The problem, however, was that apart from reading online, there was not much one could do with the material. It was possible to download individual manuscript leaves (and, if you worked at it, all the leaves in a given manuscript, page by page). There was also largely untyped output from the library MARC records for each manuscript that could, as far as I can see, be scraped, if you wanted to use it. But there was no easy way of accessing the resource for other reasons or to repurpose the material for other applications.
The solution to this was to develop OPenn. This is, in essence, a refactoring of Penn-in-hand in its absolutely most simple form: as a directory structure in which objects and associated metadata are grouped together. Each level in the directory can be browsed by a human as a web-page with links and images (a system so simple that, apart from the browser-side XLST processing that is going on, there is nothing that couldn’t be accessed via Netscape Navigator or maybe even Lynx). But more importantly, each level can also be accessed by utilities like wget (allowing you to download entirely collections programmatically) or by URL (allowing you to address inidividual files externally). There are no bells and whistles here (there’s not even a search function, though as Dot showed, you can build one in viewshare). There is nothing to maintain, other than paying for the server and your ISP. Directories and files are not even core Internet architecture, they are core computing architecture and not going anywhere any time soon.
But the important thing is that, by reducing their DL to its absolute most simple form, OPenn makes it easier to design almost everything else a user might want. In addition to the search interface, Dot showed us how she had then used external systems and libraries to build different ways of accessing the Schoenberg material–as eBooks, for example, or even through a page turning interface library. In other words, by massively–you’re tempted to think almost irresponsibly–simplifying the core service of their project, OPenn is able to do everything Penn-in-Hand does, and much much more easily.

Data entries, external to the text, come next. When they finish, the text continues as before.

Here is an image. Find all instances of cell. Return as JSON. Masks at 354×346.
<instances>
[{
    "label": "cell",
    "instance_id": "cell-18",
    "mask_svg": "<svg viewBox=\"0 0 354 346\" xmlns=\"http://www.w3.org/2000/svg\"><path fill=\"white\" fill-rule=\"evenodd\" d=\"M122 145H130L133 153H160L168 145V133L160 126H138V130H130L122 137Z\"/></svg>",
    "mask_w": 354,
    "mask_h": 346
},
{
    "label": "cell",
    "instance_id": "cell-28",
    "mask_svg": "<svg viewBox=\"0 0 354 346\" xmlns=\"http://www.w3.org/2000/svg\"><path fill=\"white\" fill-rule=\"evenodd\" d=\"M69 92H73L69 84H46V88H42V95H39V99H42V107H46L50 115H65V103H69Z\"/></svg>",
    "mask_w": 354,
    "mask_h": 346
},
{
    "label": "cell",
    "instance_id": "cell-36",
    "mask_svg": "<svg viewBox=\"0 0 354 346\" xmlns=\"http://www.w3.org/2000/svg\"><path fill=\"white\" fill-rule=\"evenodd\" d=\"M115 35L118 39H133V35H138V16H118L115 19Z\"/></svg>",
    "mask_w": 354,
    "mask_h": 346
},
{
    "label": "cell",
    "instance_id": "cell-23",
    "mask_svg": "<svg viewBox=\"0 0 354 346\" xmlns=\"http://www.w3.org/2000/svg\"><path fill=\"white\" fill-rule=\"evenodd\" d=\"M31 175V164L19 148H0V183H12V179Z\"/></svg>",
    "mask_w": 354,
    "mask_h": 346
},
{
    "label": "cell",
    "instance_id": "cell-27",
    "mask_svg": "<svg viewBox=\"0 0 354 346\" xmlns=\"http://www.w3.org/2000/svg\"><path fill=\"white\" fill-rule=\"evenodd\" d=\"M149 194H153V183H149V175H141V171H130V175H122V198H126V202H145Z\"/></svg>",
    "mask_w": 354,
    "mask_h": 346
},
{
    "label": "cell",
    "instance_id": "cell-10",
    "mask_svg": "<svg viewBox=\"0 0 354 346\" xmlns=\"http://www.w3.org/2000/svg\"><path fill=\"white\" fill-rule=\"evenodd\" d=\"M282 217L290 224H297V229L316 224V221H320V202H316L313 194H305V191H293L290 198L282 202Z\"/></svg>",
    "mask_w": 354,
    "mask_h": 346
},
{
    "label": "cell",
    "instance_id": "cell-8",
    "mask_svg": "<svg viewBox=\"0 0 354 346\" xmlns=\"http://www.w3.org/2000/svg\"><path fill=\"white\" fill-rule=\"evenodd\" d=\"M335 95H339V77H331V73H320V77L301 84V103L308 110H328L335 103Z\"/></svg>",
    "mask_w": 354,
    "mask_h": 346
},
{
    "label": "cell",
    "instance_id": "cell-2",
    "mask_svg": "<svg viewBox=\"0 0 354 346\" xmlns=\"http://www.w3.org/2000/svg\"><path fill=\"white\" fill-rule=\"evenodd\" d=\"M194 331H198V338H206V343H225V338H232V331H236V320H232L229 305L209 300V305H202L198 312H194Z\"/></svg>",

So this, I think, is where we have to go with the Visionary Cross. To focus on the core aspects of our content–metadata, curation, content, and high quality objects–and present this to potential users (and our various subprojects) in as simple a fashion as possible: in a way that focusses purely on making the data available in a responsible fashion and ignores all questions of interface, tools, and other things we commonly consider when we think of “digital editions,” in order to do a good job of delivering the data in a form that others can use more easily for their own projects.